The second one was for dates. My primary analysis is for travel, and I want to be able to change dates quickly. The default is for a slider, which I hate. This is a between choice.
Instead, I go into the visual properties and select a vertical list.
This now shows me dates, but I don't want days.
I go back to the main visual properties, where my date hierarchy has been included by default. I delete the quarter and days, since those aren't critical for my purposes. Then I see the year and months below, since I may want to compare year over year month travel.
That's really it. Here's the full report with 2019 selected.
Data Analysis
The main purpose for this report was to answer a question a few friends have asked: am I traveling too much in 2023? If I look at 2023, I see this:
There are really 14 trips out of town. A few small bumps are local volleyball tournaments, but I captured those just for my own fun. Really I care about anything that is longer than a day.
What's the split of work v vacation? If I look at that, then I see 11 trips for work (first image) and no vacation trips (second image). The vacation is for my July cruise.
That is in line with my wife complaining we haven't had vacation. She's come with my on a few work trips and we've done something around work, and we have had a few volleyball trips, one of which we extended for a day of vacation, but that wasn't really captured.
If I look back at 2022, I see for the first six months these totals:
- Work: 6 trips
- Vacation: 3 trips
2019, a point of comparison is:
- Work: 7 trips
- Vacation: 3 trips
That shows me I've been working more this year. Lots of short trips, but still more work. However, if I add in the second half of 2022, things are better. We had:
- Work: 7 trips
- Vacation: 7 trips
We had a lot of vacation last year, and this analysis doesn't include the work trips where my wife was with me and we got to do some sort of tourist thing.
Conclusion
I'm working a bit too much this year. I've also got a bunch more things planned for work, but I am going to bring my wife more (she's only had 3 trips with me the first half of 2023), and that should help. Building this report is a neat way of me being able to keep an eye on my travel load, and the balance with life. I've built a Power BI report that I can maintain with easy data entry and loads, and I can slice data to analyze things on the fly.
However, there are issues here. I can't easily see when I've transitioned from work to vacation or vice versa. In 2018 I combined both on a trip, but I don't see a good way to represent these. I tried adding the reason as a Legend, but that messed everything up.
I also have the issue of not counting trips to cities. While I like knowing uniqueness, I might like to know how many trips. I worked on a few DAX calculations, but none of these worked as I expected. I don't want to add a "trip" counter to my data, but I might need to. For example, I was in Las Vegas on May 14 this year and then flew home. I was in Denver for about 8 hours before I flew to Austin. I've had a few turnarounds like that and they look like one trip if I don't remember the travel plans. I remember 2023, but I struggle with 2018 for sure.
I'd also like to see the vacation, volleyball, and work represented as different colors. I'm not sure how to do that, but perhaps I'll get some hints from you Power BI experts. Or maybe I'll see if Adam and Patrick can help me out on one of their shows.

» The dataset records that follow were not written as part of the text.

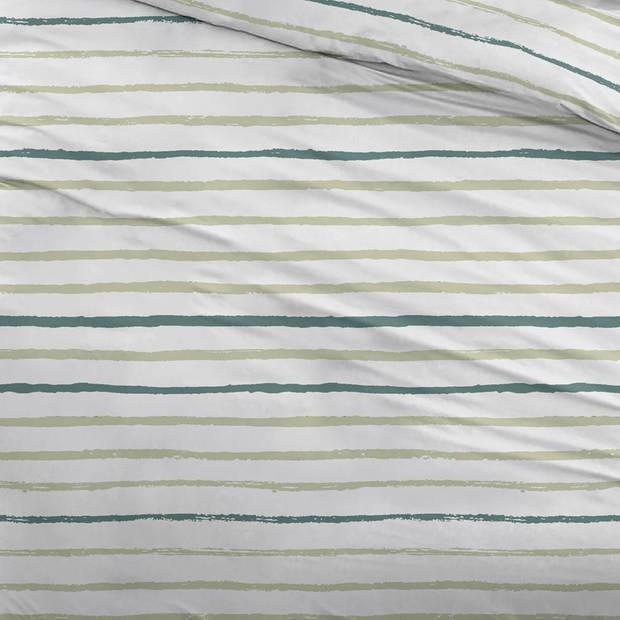 Snoozing Paul dekbedovertrek - 2-persoons (200x200/220 cm + 2 slopen) - Katoen - Green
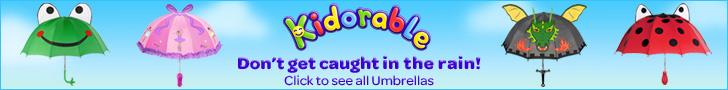 Kidorable — это лучший выбор заботливых родителей!
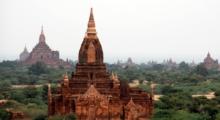 myanmar-bagan-pagoda-1029324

In any case, I thought this was an interesting data analysis exercise for me. I'll keep enhancing this over time and load older information when I can. I'm also looking to improve the visuals here and then use this regularly to keep an eye on how much I'm traveling, and if I'm getting to the place I want. Two cool things I learned. My totals for all the data I've loaded: 16 countries since 2018 (including the US) and the travel look for the entire report. The pandemic stands out.